Financial reforms in the early noughties resulted in low inflation, capital market development and a tighter tax and customs system. With natural resources including coal, gold, tin and copper, mining is a big industry, as are petroleum and natural gas extraction, rubber and textile production and agriculture. Despite recent robust results, overcomplex regulation, corruption and inadequate infrastructure are still holding the country back, while rising oil prices are putting pressure on the government’s fuel subsidy programme.
Indonesia’s diverse geography is reflected in its population – 40% Javanese, 15% Sundanese and the rest from its smaller islands. The country has the largest Muslim population in the world (86%). Bahasa Indonesia, a form of Malay, is the official language and English, Dutch, Javanese and indigenous dialects are also spoken. Just under half the population is urbanised, with 9.12m living in the capital, Jakarta. The World Bank reports that more than 32m live below the poverty line.
With a labour pool of 117.4m, Indonesia ranks fifth in the world in terms of available workforce. Dramatic economic growth at the end of the last century led to a big change for the largely agricultural working population.
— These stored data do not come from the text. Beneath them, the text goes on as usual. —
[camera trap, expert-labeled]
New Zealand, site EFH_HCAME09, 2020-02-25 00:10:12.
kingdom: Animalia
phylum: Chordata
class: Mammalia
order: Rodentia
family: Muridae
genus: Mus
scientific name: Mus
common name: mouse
Now nearly half work in the services industry, 38.3% remain in agriculture (rice, cassava, cocoa, palm oil, coffee, beef and poultry) and 12.8% work in industry. Unemployment was a moderate 6.6% in 2011 but labour unrest due to low wages is an ongoing problem.
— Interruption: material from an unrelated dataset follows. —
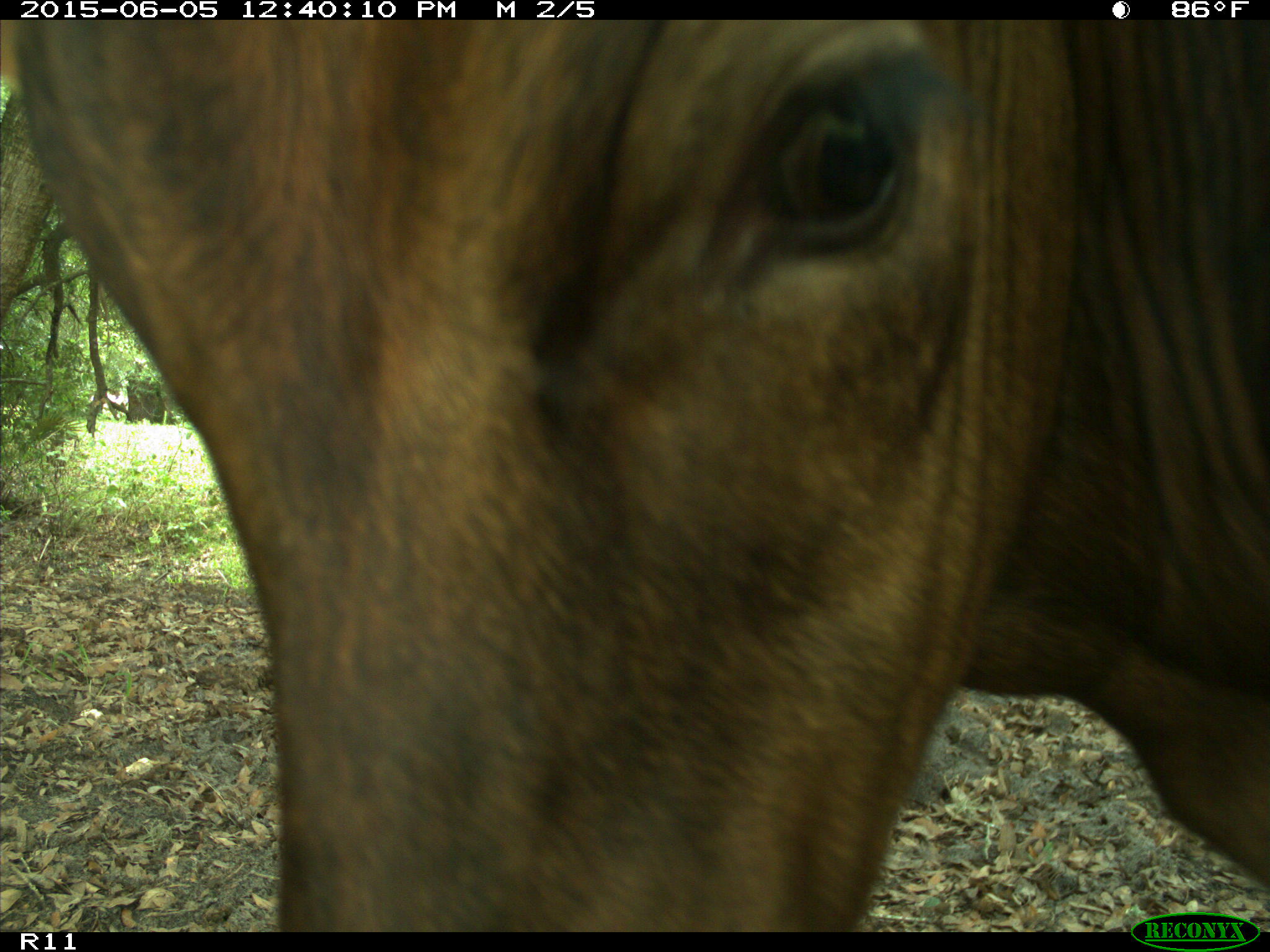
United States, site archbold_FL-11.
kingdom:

Despite stable finances, poor infrastructure has held back development in indonesia. In 2011, 15m households had no electricity and four out of the five international airports were functioning above capacity. But strong public finances mean the government can now invest in infrastructure – it aims to add 15,000MW of power generation and build 20,000km of roads by 2014. Invitations for foreign investment in power plants, steel factories, ports and mass transport systems should also bolster industry.
ICAEW has a Memorandum of Understanding (MoU) with the Indonesian Institute of Certified Public Accountants (IAPI) as part of its global strategy to work with national accounting bodies. The MoU, signed in July, sets out how ICAEW and IAPI will work together to share knowledge in areas such as IFRS and audit quality. They will also collaborate to advance the interests of their members and contribute to developing the profession across Southeast Asia.
Population: 248,216,193 (July 2011 est.)
Full name: Republic of Indonesia
GDP Per CaPita: $4,700 (2011 est.)
Exports: $208.9bn (2011 est.)
Imports: $172.1bn (2011 est.)
Echange rate: £1= 15,030.49Dr (Indonesian rupiah) (28 Aug 2012)
Indonesia was one of just three G20 countries, with India and China, to record economic growth in 2009, followed by 6.1% growth in 2010 and 6.4% in 2011. Fiscal conservatism has led to a sub-25% debt-to-GDP ratio and a fiscal deficit below 2%. Its credit rating was raised to investment grade in December 2011.